#### SELECTED PASSAGE:
[start]

Found this cauliflower mushroom over a week ago and left it to grow. I almost waited too long.


----------



## pchunter1231

Found 3 more hens and another one just starting 50 yards from my house, i partially looked at that oak tree last night just never looked on the other side of it until today.


----------



## pchunter1231

Found 3 more hens tonight. Bumper crop this year for me with Hens.


----------



## trahn008

Picked my first hen of the season today. Been chasing deer around. Happy Hunting!


----------



## beagleboy

Found 4 lions mane on some dead maple logs. This is a rare find for me, most of the time i find it is to far gone.


----------



## pchunter1231

beagleboy said:


> Found 4 lions mane on some dead maple logs. This is a rare find for me, most of the time i find it is to far gone.
> View attachment 40909
> View attachment 40910


All the lion manes i have found this week were all to far gone


----------



## beagleboy

Today I found one hen that was to far gone and another Lions mane. These were in mifflin county, the ones yesterday were in snyder county.


----------



## pchunter1231

Found 1 good hen today and 2 really big ones that were to far gone


----------



## pchunter1231

Took the inline for a walk today, Found close to 20 hens in a 100 yard radius. I was pretty bummed that all of them were to far gone. 7 around 1 tree alone. Also found 2 hens that were at least 2 feet across ugh. Going to check the other side of the mountain tomorrow hopefully there are some edible ones there.


----------



## beagleboy

pchunter we had a lot of rain up here so I didn't take the gun out. Hoping to check an area that i found hens in other years tomorrow. I have enough froze to do me this winter, Just looking for ones to eat fresh now and also share the wealth some. I hope to find at least a few good ones yet.


----------



## pchunter1231

We had a good bit of rain but it finally moved out of Perry by 5 p.m. Hoping to find a few more tomorrow before my kids baseball games. I have a good bit in the freezer as well and i will have time to check the Oak stands on the Appalachian trail before my sons game. I will have 1.5 hours to kill after i drop him off. Happy hunting


----------



## pchunter1231

Beagle, it paid off to walk about 80 yards further up the ridge this morning from where i found the rotten ones yesterday, picked 3 good ones this morning.

[end]

#### PROVIDED DATA:
[start]

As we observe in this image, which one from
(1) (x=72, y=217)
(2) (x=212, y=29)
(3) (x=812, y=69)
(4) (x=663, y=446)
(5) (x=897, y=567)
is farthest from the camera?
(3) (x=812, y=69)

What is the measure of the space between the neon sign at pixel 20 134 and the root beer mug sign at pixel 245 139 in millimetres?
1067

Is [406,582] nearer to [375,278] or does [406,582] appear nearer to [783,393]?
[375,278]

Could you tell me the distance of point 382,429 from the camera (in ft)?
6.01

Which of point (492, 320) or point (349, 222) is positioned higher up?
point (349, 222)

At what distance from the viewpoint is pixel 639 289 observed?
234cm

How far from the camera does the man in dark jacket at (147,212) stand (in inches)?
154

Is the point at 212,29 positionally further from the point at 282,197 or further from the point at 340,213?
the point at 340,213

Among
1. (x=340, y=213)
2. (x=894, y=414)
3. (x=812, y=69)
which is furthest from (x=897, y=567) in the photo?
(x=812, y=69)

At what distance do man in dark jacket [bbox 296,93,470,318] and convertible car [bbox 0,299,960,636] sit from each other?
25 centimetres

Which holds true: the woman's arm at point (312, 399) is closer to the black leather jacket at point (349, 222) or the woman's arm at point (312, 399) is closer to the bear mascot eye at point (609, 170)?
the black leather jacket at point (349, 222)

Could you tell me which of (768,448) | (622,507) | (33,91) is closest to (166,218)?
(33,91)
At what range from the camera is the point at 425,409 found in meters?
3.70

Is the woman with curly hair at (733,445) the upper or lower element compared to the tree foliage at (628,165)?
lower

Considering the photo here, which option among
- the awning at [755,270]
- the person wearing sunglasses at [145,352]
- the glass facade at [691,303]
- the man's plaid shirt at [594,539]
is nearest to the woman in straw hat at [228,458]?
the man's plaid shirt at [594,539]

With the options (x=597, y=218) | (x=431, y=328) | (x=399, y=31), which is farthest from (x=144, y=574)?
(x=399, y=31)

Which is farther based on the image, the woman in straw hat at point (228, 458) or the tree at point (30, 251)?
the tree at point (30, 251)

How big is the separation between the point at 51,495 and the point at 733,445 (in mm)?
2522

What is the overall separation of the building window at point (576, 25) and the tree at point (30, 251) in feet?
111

[end]

#### REQUEST 1:
In the mushroom-foraging thread above, what kind of logs did beagleboy find the four lion's mane on?
#### REQUEST 2:
Extend the mushroom-foraging thread above, starting right after its last post.

#### RESPONSE 1:
Dead maple logs.

#### RESPONSE 2:
----------



## pchunter1231

took the dog for a quick walk during my lunchbreak and found 2 more hends


----------



## beagleboy

pchunter, all I could find yesterday was jack-o-lanterns, didn't get a chance to look today. I hope to get out with the muzzelloader a few days this week maybe combine a little hen hunting with the deer.


----------



## trahn008

Uh


----------



## trahn008




----------



## DanCB

trahn008 said:


> View attachment 40931
> Uh


Found one myself on a walk in Jacobsburg SP today. One of my favorites if I find enough to fill a pan. Alas, that is rare.


----------



## trahn008




----------



## beagleboy

Found some angel wings on monday and some oysters yesterday. Most of the oysters were too high to get but did get a few. I know some people use the angel wings but I don't.


----------



## beagleboy

trahn, nice shaggy manes, I never seem to find them unless they are already starting to liquify.


----------



## Nasan

beagleboy said:


> Picked
> View attachment 40878
> around 10lbs yesterday. They were opened up good and the pores were still white. I guess I will get the vacuum sealer out and freeze some.


Hi! Question on when the pores open with hens. At what point are they not good to take home? I found a hen last night that looked good on top but the pores were opened up. I’ll post a pic.


----------



## Nasan

Nasan said:


> Hi! Question on when the pores open with hens. At what point are they not good to take home? I found a hen last night that looked good on top but the pores were opened up. I’ll post a pic.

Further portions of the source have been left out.